When it comes to long term care (LTC) insurance, policies can be harder to sell that than the more mainstream policies like auto, home, health and life insurance.


  1. People don't like to think that they might one day need long term care.
  2. Middle-aged consumers are more preoccupied with saving for retirement and putting their kids through college.
  3. Younger consumers don't feel a pressing need to purchase LTC.

Despite these complexities, a career in LTC insurance can be highly lucrative! To help you overcome these obstacles and increase your closing ratio, we at InsureMe have gathered some tips from the pros to help you stay on top of your game.

Creating the Need

The simple fact is that anyone can become incapacitated at any time. According to some statistics, by age 32 the chance of becoming disabled for a 90-day period is six times greater than the chance of death. Furthermore, it's estimated that half of all Americans 65 and older will need LTC.

Because most prospects turn their cheek on thoughts of needing long term care, you can create the need for your services by presenting such statistics. Doing so will drive home the point that, at some point in their life, they may need long term care and likely won't have the resources to pay for it.

While you should be careful not to employ scare tactics to make a sale, it's important to pose "what-ifs" to younger and middle-aged clients and prospects.

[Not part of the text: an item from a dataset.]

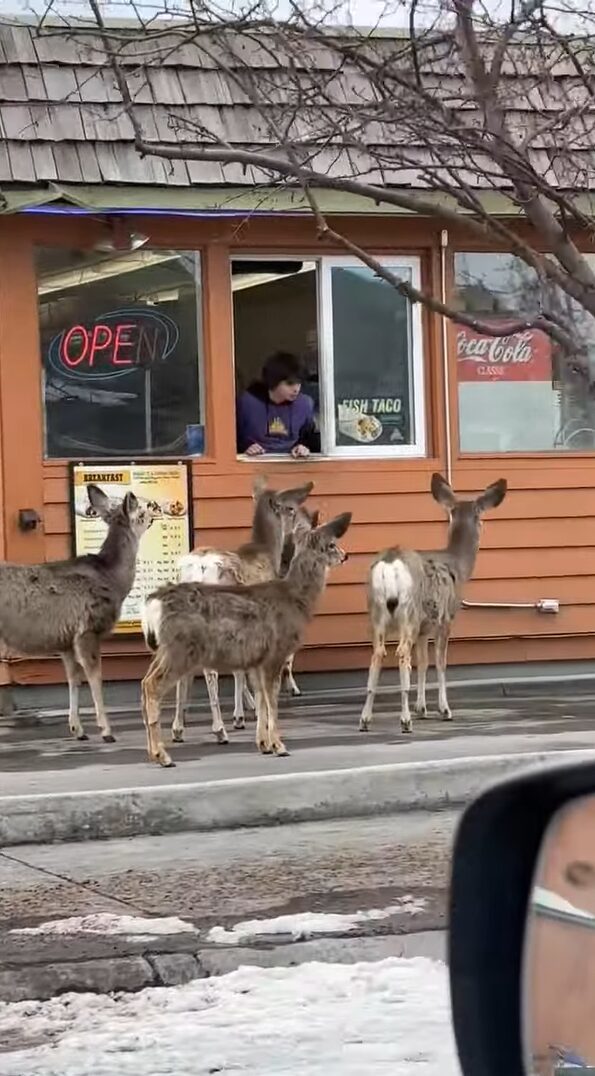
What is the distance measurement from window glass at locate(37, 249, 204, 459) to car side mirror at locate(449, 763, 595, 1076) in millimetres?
9814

You might try some of the following:

  • "What if you were permanently injured in an auto accident? How would you pay for it?"
  • "The average cost of LTC services in a skilled nursing home averages $70,000 per year. What if you needed these services for five or ten years?"
  • "Medicare and Medicaid resources are depleting. What if there are not enough funds to support your needs later in life?"

You may also want to ask the client or prospect about the health of their parents. The possible need of long term care often becomes real after the prospect thinks about financially supporting loved ones. At this time, you'll want to remind your prospect that the rates for LTC coverage are much cheaper during younger and middle-aged years—a 45-year old woman would pay an average of $645 per year; a 72-year old woman would pay over $3,600.

Employing New Marketing Maneuvers

Have you gone through the sales pitch, the statistics and the "what-ifs" and still not made the sale? If the answer is yes, you're not alone. But what many agents don't realize is that time often changes a client's or prospect's needs and circumstances—emphasizing the importance of following up on leads that have previously turned down your LTC services.

According to Phillip Sullivan, CEO of, as a lead ages, it becomes neither good nor bad—it's simply a person who wasn't interested in LTC at one time or another.

In his recent column in Heath Insurance Underwriter magazine,??Sullivan expressed success with forming a list of clients, prospects and referrals to contact about LTC. And, because not all prospects and clients may know that you offer LTC coverage, developing a letter detailing your services will remind contacts that you can help them in this area.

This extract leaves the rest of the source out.